In this case, I arrived at mobile phone giant Ericsson’s home page to get more info on a recent trial they’ve conducted into the ultra-speedy transmission of data on fibre-optic networks. The trial took place in Australia recently and allowed the transmission of data at 40Gbps (that’s gigabits per second) over telecommunications provider Telstra’s existing 10Gpbs network.
Increasing the network speed by four means you can effectively send four times as much information over existing links, with minimal changes to the existing cables. This really only applies to telecoms providers but hopefully, once the technology goes on sale, it will help to lower bandwidth prices.

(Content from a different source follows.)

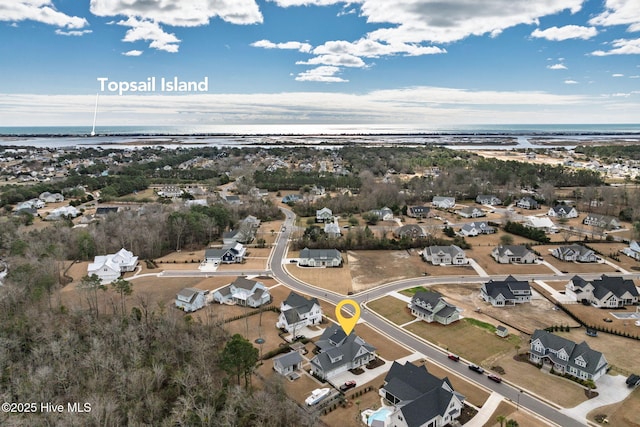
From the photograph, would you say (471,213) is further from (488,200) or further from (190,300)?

So far, so good, but then I noticed other stories on the website that piqued my interest and what was meant to be a fleeting visit, turned into something much longer. One that caught my eye dates back to February this year and concerns the use of biofuels in enabling telecommunications in rural India.

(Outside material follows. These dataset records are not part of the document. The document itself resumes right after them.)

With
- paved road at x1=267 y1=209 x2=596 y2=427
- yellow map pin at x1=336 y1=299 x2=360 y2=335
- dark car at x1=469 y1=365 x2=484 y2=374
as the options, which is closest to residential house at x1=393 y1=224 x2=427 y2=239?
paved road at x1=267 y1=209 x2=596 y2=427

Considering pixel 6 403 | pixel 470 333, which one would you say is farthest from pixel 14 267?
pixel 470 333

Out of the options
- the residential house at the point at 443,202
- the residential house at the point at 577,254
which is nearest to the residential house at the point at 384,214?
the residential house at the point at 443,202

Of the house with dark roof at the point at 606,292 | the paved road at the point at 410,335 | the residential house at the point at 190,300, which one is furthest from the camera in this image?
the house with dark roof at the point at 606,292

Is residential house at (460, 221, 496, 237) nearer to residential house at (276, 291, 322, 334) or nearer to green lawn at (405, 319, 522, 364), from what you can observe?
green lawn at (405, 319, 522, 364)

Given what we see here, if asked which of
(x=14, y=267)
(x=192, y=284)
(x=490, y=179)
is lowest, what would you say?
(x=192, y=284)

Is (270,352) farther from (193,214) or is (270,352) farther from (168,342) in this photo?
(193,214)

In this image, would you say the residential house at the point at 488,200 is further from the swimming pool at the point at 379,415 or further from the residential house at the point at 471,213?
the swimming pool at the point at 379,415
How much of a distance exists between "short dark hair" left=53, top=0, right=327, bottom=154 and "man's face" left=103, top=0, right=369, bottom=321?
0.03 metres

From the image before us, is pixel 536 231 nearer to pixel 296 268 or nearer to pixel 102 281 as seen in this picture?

It seems that a large percentage of the rural areas do not have regular and reliable electricity and a provider was experimenting with the use of biofuels to power cellular base stations in remote areas. A pilot project in Pune, in the Maharashtra region, was to use cotton or oil from jatropha nuts to produce bio-diesel to run the base stations.
It sounds to me to be a really clever idea to produce electricity from raw materials which can be grown locally. This saves on transporting the fuel to the areas which need it and it provides jobs in for people cultivating the fuel crops and making bio-diesel out of them. The article also claims that the use of biofuels has much less impact on the environment than conventional diesel fuel would have.
A quick visit to the Wikipedia encyclopaedia (wikipedia.org) reveals that jatropha is beginning to be widely used in India and is planted along the railway line between Delhi and Mumbai, providing a percentage of the fuel used by the trains that run along it.
A hectare of jatropha can apparently produce around 1900 litres of fuel, which would go a long way to providing power for rural communities. I don’t know if that particular plant can handle African conditions but the basic idea of communities growing their own fuel, or for resale, sounds good to me.